"La voluntad de Dios es vuestra santificación", 1 Tesalonicenses 4:3
El problema no es si Dios está dispuesto a santificarme, sino más bien si es mi voluntad. ¿Estoy dispuesto
a permitir que Dios haga en mí todo lo que es posible por medio de la expiación de Cristo en la cruz?
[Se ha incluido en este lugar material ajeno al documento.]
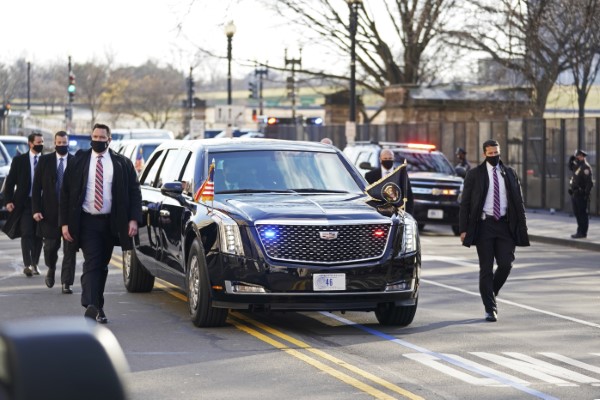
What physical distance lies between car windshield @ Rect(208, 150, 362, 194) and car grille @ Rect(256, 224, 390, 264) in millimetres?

¿Estoy dispuesto a que Jesús se haga para mí santificación y a dejar que su vida se manifieste en mi carne
humana? (Ver 1 Corintios 1:30). Cuídate de decir: "Oh, anhelo ser santificado". No, no lo deseas
realmente. Deja de anhelarlo y conviértelo en un asunto de acción. Recibe a Jesucristo con una fe absoluta
e incuestionable para que Él se convierta en tu santificación y el gran milagro de su expiación será real en
tu vida.
Todo lo que Jesús hizo posible se ha vuelto mío por el regalo libre y amoroso de Dios que se fundamenta
en lo que Él hizo. Y, entonces, mi actitud al ser una persona salva y santificada es de profunda y humilde
santidad (no existe la santidad altiva); una santidad basada en un agónico arrepentimiento, en un sentido
de inexpresable vergüenza y degradación y, también, en la asombrosa comprensión de que el amor de
Dios se manifestó, aunque Él no me importaba en lo absoluto (ver Romanos 5:8). Él acabó toda la obra
para que yo obtuviera mi salvación y santificación. No debemos asombrarnos, entonces, de que Pablo
dijera que nada nos podrá "separar del amor de Dios, que es en Cristo Jesús, Señor nuestro", Romanos
8:39.
La santificación me hace uno con Jesucristo y, en Él, uno con Dios. Esto es una realidad únicamente por
la grandiosa expiación de Cristo. Nunca confundas la causa con el efecto. El efecto en mí es obediencia,
servicio y oración, los cuales son resultado de la inexpresable gratitud y adoración por la milagrosa
santificación que se operó en mí gracias a la expiación de Cristo.